Мария Владиславовна пошла к Софье, подойдя к ней, улыбнувшись, сказала:
– Простите меня! Поймите, что без Вадима мне скучно в Петербурге. Он нужен мне.
– Почему бы вам не жить здесь?
– Это невозможно. У меня привычка к столице. В ней все, что окружало мою жизнь с детских лет. С этим трудно расстаться. Но главное, у меня нет уверенности, что нужна здесь Вадиму.
– Вадим Николаевич тоже тоскует по вас. Вы всегда у него в памяти. Мы, его друзья, знаем о его любви к вам.
– Вы мне нравитесь, Софи! Вы так естественны и во всем уверены и, конечно, уверены даже в своей невиновности передо мной.
Софья после сказанного Марией Владиславовной встала.
– Не пугайтесь! Не забывайте, что я мать и знаю своего сына.
В коридоре раздался лай Старателя. Собака влетела в гостиную, радостно завиляв хвостом, обнюхивала туфли и платье Софьи.
Софья услышала голос вошедшего Новосильцева.
– Как вы обрадовали меня, Софья Тимофеевна, своим приездом. С мамой познакомились? Надеюсь, светской чопорностью она вас не напугала? Здоровы?
– Проводил, Вадим? – спросила Мария Владиславовна. – В каком настроении была Марина?
– В своем обычном. Расстались, обещав друг другу писать, совершенно не веря в это обещание.
– Софи, извините меня. Я пройду в парк. В это время всегда гуляю. Вы у нас до вечера?
– До завтрашнего утра! – ответил за Софью Новосильцев.
– Разреши взять с собой Старателя.
– Пожалуйста.
Мария Владиславовна, позвав собаку, в ее сопровождении ушла из гостиной.
– Соня, дорогая! – Новосильцев несколько раз поцеловал руки Софьи. – Вы чем-то встревожены?
– Просто немного устала с дороги. Ехала Волчьим логом.
– По самой ужасной дороге.
– Хотелось поскорей увидеть вас.
– Я очень виноват перед вами, что не известил о приезде матери.

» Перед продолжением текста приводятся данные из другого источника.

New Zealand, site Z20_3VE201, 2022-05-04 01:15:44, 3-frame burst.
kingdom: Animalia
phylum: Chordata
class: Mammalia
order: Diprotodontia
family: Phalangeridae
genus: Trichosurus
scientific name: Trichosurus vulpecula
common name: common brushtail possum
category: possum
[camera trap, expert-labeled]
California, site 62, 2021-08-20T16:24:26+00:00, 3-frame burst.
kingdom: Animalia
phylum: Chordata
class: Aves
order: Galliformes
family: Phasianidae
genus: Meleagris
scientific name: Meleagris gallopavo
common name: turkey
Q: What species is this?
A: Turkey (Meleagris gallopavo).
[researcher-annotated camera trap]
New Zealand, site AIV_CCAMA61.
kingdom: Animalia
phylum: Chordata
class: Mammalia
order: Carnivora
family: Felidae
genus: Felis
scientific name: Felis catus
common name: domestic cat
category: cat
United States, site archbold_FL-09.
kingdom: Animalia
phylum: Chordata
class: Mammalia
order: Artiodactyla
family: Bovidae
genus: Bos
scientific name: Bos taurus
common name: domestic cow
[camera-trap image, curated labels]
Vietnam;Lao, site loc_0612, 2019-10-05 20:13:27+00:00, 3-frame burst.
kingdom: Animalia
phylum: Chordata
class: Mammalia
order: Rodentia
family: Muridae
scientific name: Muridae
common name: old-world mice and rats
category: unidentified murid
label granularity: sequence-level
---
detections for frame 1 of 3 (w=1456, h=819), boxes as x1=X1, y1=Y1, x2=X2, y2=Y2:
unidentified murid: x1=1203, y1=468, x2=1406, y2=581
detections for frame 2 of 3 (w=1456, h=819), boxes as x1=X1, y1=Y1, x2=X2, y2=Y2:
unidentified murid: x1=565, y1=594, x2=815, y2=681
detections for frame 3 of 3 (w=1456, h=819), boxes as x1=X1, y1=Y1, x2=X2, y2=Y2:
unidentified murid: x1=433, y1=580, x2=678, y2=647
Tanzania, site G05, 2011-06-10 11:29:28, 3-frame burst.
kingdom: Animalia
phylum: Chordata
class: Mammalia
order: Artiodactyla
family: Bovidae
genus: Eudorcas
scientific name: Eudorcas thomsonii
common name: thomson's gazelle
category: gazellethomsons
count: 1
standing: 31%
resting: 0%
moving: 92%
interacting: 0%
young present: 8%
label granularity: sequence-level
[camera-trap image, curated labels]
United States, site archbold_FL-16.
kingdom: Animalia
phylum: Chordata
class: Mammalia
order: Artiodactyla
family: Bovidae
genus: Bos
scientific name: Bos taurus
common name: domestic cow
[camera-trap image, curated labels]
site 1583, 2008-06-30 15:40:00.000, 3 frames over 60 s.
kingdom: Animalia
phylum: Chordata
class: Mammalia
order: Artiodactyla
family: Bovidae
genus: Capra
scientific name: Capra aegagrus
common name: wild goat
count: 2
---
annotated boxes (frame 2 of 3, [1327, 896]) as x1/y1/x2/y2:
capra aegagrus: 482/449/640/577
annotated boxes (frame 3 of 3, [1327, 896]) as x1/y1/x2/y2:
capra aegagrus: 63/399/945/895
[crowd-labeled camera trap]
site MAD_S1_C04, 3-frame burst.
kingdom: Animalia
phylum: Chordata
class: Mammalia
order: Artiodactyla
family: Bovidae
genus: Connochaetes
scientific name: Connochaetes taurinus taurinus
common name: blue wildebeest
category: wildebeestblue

Она приехала внезапно, без предупреждения и, вдобавок, не одна. Завтра собирался привезти маму на Дарованный.
– Я волновалась. Думала…
– Вы же обещали не думать, а спрашивать. Что волновало вас?
– Ваше непонятное отсутствие.
– Приезд Марины меня так обозлил, что наговорил матери грубости. Но все это, слава богу, минуло. Обещаю вас больше ничем не волновать. А теперь пойдемте в парк. Мне хочется, чтобы мама понравилась вам.
Глава XVI
1
Август был на исходе, когда обычная трудовая жизнь на приисках Южного Урала была ошеломлена необычным известием.
На Головном прииске золотопромышленника Лукьяна Гришина при внезапном обыске жандармерией были обнаружены революционные листовки в конторе прииска, в закрытых на замки шкафах среди хозяйских документов.
Необычность происшествия заключалась в том, что листовки на этот раз были обнаружены не у рабочих, а в шкафах, ключи от которых были на руках у сыновей владельца.
Крамольный прииск немедленно взят под охрану конной полиции. Работы на нем остановлены. Все рабочие обоего пола объявлены под подозрением и следствием. Начались повальные обыски и естественная в таких случаях расправа ретивого следователя при допросах.
Происшествие чрезвычайное по преступности, в котором замешан сам Гришин, став гласностью, поселило страх в среде владельцев золотой промышленности. Однако их взаимное деловое недоверие друг к другу усугубляло сложность обстановки, плодило тревожные слухи. Многих лишил сна слух, что при настоящем твердом управлении страной господином Столыпиным подобное происшествие давало правительству возможность на право изъятия от владельца промыслов и передачу их казне. Все верили слуху, что за нахождение запрещенной литературы в конторе прииска ответственность непременно понесет владелец, а это сулило ему Сибирь, а то и конфискацию всего имущества. Но владельцы больше всего верили, что предмет листовок сделан руками рабочих из мести к хозяину, так как именно на гришинских богатых золотом промыслах были самые примитивные и тяжелые условия для труда.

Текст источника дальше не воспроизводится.